Capturing all factors related to health seeking, including travel mode, speed, cultural barriers, and proximity to higher levels of care like health centers (HCs) or hospitals, presents another notable challenge. Field evidence reveals that some communities might bypass the nearest HC or health post (HP) due to restricted movement during conflict or emergency situations. To ensure the accuracy and realism of accessibility models, particularly in pastoralist settings, it is crucial to understand these specific health-seeking behaviors and tailor the scenarios applied to the models accordingly. Moreover, while the inclusion of human resources in healthcare accessibility falls short of providing information on dimensions like affordability, acceptability, and accommodation, it does offer a more comprehensive understanding compared to solely considering geographical access.

Conclusions

Practical outputs, such as maps and statistics derived from geographic accessibility models prove to be meaningful and useful decision-making tools to guide the implementation of the OHEP roadmap in Somali region, Ethiopia.
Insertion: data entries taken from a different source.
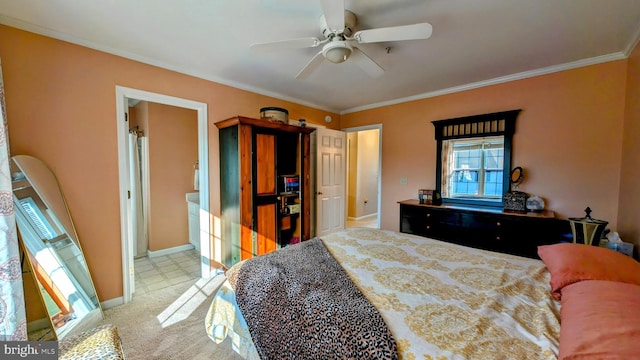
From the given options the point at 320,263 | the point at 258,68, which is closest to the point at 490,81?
the point at 258,68

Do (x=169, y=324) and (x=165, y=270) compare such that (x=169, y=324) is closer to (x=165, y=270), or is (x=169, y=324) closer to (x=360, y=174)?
(x=165, y=270)

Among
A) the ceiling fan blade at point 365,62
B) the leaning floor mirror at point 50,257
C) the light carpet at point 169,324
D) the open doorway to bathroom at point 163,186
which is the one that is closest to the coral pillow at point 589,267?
the ceiling fan blade at point 365,62

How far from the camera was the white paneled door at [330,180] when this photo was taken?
157 inches

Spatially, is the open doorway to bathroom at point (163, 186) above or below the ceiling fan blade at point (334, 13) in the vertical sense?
below

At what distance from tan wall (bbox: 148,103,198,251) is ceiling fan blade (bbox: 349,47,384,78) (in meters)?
3.04

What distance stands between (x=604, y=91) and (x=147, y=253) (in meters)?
6.06

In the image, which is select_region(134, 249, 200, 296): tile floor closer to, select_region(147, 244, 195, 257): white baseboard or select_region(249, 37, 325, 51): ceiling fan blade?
select_region(147, 244, 195, 257): white baseboard

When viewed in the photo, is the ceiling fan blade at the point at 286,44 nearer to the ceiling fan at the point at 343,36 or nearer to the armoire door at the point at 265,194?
the ceiling fan at the point at 343,36

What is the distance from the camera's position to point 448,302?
1.17 metres

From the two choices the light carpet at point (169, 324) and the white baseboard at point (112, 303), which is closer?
the light carpet at point (169, 324)

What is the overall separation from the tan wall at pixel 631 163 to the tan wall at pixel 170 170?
515 cm

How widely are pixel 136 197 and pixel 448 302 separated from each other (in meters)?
4.22

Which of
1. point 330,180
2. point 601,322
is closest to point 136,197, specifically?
point 330,180

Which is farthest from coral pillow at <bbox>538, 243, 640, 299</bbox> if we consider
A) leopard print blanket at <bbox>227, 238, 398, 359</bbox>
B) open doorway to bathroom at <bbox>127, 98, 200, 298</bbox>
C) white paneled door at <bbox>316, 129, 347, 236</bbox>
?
open doorway to bathroom at <bbox>127, 98, 200, 298</bbox>
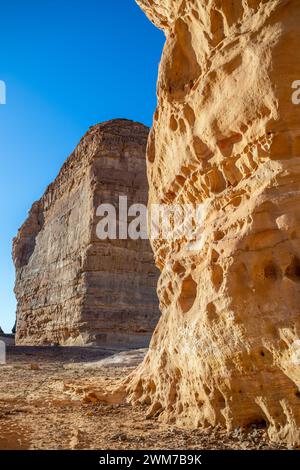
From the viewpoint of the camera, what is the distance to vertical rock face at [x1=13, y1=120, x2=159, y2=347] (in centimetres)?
2439

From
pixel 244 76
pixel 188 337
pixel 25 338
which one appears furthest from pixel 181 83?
pixel 25 338

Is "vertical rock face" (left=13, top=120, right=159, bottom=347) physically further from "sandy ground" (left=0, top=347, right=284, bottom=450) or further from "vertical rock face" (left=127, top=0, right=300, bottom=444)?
"vertical rock face" (left=127, top=0, right=300, bottom=444)

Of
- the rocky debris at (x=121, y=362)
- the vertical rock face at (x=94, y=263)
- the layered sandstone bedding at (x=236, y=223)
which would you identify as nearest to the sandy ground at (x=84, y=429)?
the layered sandstone bedding at (x=236, y=223)

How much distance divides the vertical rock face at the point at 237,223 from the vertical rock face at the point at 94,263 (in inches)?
755

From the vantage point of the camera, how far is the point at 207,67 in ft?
15.7

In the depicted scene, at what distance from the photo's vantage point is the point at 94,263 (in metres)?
25.2

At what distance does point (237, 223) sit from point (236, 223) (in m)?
0.01

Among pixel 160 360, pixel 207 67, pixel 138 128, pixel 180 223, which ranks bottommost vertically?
pixel 160 360

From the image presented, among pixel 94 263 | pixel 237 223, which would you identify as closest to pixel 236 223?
pixel 237 223

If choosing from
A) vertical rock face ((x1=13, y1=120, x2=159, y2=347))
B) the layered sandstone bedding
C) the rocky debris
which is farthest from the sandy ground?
vertical rock face ((x1=13, y1=120, x2=159, y2=347))

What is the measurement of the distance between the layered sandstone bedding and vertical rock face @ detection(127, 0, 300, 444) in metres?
0.01
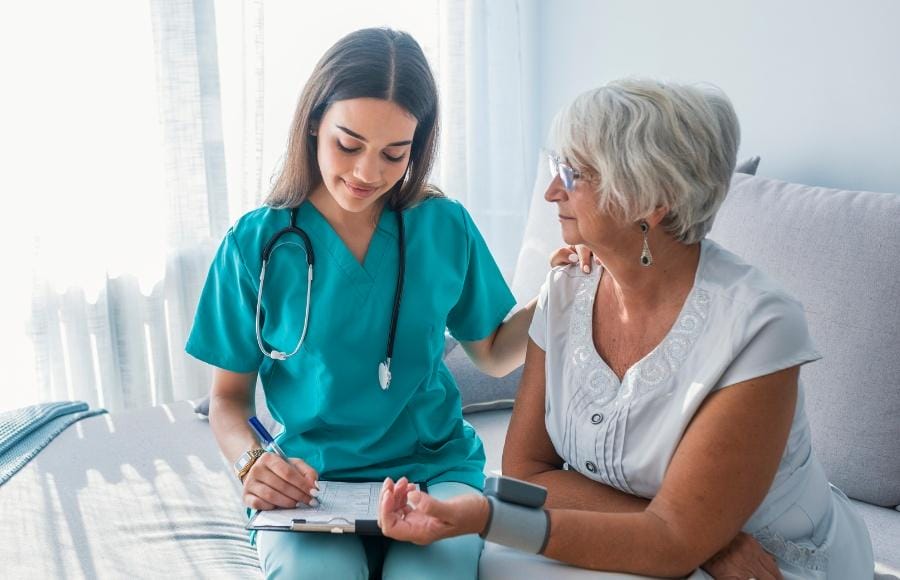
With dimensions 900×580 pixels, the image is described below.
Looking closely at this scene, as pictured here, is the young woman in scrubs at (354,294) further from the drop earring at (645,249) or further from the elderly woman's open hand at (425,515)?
the drop earring at (645,249)

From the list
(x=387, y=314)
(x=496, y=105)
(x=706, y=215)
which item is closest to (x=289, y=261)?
(x=387, y=314)

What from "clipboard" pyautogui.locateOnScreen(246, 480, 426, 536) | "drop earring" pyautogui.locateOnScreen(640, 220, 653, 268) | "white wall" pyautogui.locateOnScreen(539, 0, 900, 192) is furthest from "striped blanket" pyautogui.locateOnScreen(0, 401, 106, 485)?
"white wall" pyautogui.locateOnScreen(539, 0, 900, 192)

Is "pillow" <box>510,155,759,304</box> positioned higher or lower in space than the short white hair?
lower

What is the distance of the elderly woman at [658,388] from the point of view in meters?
1.24

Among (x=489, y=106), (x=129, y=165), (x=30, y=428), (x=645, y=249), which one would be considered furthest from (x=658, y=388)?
(x=489, y=106)

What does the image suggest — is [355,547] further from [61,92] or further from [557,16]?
[557,16]

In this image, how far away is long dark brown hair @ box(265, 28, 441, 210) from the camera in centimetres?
139

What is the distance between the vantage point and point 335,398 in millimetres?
1483

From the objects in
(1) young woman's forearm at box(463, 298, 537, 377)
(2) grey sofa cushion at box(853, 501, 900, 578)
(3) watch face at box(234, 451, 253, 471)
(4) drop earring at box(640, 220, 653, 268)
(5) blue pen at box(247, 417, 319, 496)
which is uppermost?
(4) drop earring at box(640, 220, 653, 268)

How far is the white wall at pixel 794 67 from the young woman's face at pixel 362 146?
604 mm

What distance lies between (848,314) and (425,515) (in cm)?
91

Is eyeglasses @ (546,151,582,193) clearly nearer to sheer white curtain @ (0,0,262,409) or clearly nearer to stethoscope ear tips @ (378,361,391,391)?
stethoscope ear tips @ (378,361,391,391)

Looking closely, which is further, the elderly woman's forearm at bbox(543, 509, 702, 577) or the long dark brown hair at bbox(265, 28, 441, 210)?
the long dark brown hair at bbox(265, 28, 441, 210)

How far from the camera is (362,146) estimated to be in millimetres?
1387
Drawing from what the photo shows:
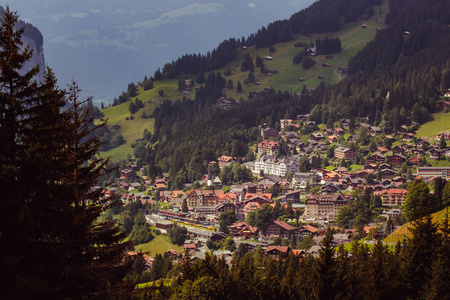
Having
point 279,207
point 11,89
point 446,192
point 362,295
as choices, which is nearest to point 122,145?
point 279,207

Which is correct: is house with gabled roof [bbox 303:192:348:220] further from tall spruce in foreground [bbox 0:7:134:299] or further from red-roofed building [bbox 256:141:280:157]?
tall spruce in foreground [bbox 0:7:134:299]

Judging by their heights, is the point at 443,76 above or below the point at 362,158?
above

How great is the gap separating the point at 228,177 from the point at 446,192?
217ft

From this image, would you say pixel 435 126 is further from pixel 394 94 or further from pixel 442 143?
pixel 394 94

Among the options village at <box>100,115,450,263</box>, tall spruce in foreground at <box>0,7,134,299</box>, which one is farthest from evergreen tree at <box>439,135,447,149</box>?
tall spruce in foreground at <box>0,7,134,299</box>

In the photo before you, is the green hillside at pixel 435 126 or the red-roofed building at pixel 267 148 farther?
the red-roofed building at pixel 267 148

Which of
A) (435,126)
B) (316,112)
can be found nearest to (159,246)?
(435,126)

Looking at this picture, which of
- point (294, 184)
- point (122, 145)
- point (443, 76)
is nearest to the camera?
point (294, 184)

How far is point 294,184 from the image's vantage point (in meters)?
126

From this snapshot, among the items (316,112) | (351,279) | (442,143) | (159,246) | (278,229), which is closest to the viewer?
(351,279)

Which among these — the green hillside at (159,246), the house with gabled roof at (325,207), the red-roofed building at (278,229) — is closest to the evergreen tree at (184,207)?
the green hillside at (159,246)

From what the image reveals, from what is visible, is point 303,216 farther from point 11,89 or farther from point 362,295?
point 11,89

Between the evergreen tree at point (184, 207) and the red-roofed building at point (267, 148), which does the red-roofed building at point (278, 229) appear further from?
the red-roofed building at point (267, 148)

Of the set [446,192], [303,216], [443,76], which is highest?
[443,76]
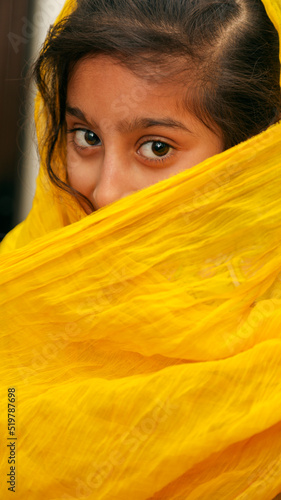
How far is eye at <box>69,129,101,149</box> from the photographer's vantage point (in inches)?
38.3

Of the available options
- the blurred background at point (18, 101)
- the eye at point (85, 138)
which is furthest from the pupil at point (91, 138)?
the blurred background at point (18, 101)

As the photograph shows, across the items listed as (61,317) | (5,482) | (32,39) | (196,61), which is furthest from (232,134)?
(32,39)

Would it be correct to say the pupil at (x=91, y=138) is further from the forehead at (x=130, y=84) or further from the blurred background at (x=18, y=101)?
the blurred background at (x=18, y=101)

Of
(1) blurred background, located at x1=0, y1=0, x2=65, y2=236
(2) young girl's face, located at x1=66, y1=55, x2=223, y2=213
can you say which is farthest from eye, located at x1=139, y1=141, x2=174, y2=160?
(1) blurred background, located at x1=0, y1=0, x2=65, y2=236

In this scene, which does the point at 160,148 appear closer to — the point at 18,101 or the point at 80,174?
the point at 80,174

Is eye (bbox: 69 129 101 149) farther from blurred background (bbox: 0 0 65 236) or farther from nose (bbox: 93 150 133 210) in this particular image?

The methods presented in this paper go far beyond the use-case of Somali region in Ethiopia and health care and can provide insightful information for the planning and distribution of schools and teachers for example39. In this paper, the geographical accessibility of health facilities is modelled in combination with the availability of human resources. Combining these two dimensions of health care access shows that in areas where geographic access of health facilities is relatively high, the availability of health workers can be poor, meaning that once a patient reaches a facility, they may not receive the care needed. Implementing the HEP guidelines and bridging the gap between accessibility and availability will require substantial funding and training, such as deploying additional health workers, planning outreach activities of mobile brigades, upgrading HPs to comprehensive HPs, and expanding HCs to include HP. The findings presented here help to progressively prioritize these investments by targeting woredas and facilities where the need is greatest.